Baur of Tubingen University, who in the early 1800s proposed that the accepted

idea of unity and harmonious cooperation among the earliest Christians was a

fiction. Baur and his followers (the so-called Tubingen school) posited a sharp

division, even an outright battle, between Paul and Jesus' apostles over the

issue of Jewish law. While conservative scholars forcefully opposed Baur's

theories and his ideas fell out of favor by the early 1900s, a number of major

scholars today are beginning to reevaluate Baur in light of the most recent

understandings of the thorough Jewishness of Jesus exemplified in the writings

of such respected scholars as E.P. Sanders, Geza, Vermes, and James Dunn.

 

The rediscovery of the Jewishness of Jesus is causing a renaissance of sorts in

the study of the historical Jesus, a subject that is as fraught with lack of

consensus in its current manifestation as it was back in the days of Albert

Schweitzer and his groundbreaking work 'The Quest of the Historical Jesus'.

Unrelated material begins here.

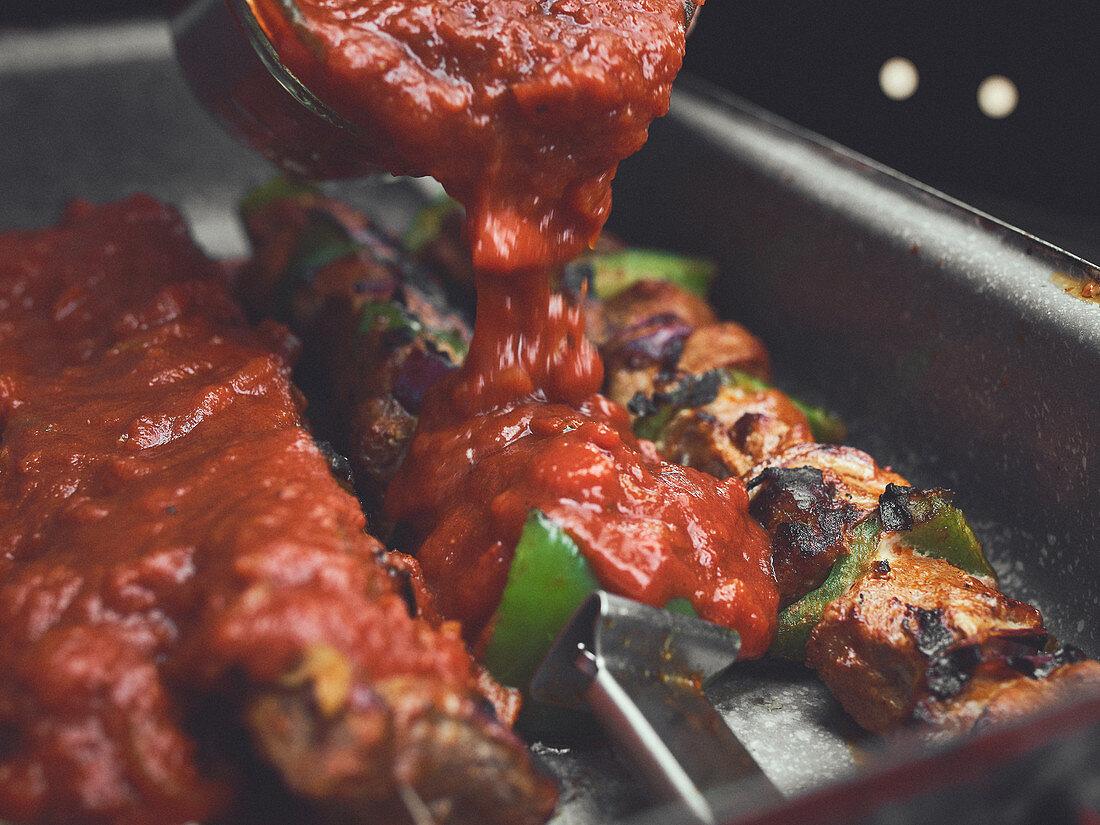 Grilled sashlik with sauce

James actually provides one of the most solid pieces of evidence we have in the

often illusory quest for the historical Jesus. Indeed, James is a vital key to

an understanding of the beliefs and teachings of Jesus. As maverick scholar

Robert Eisenman starkly puts it: " Once James has been rescued from the oblivion

into which he was cast...[it] will no longer be possible to avoid...the obvious

solution to the problem of the Historical Jesus...the answer to which is simple.

Who and whatever James was, so was Jesus. " [3]

 

The Brother of Jesus (And the Lost Teachings of Christianity)

Chapter 1, Pg. 15-17

Jeffrey J. Butz

Inner Traditions - Rochester, Vermont

ISBN 1-59477-043-3

 

Notes:

 

[3] C.F.D. Moule, 'The Gospel According to Mark', The Cambridge Bible Commentary

(Cambridge: Cambridge University Press, 1965), 31.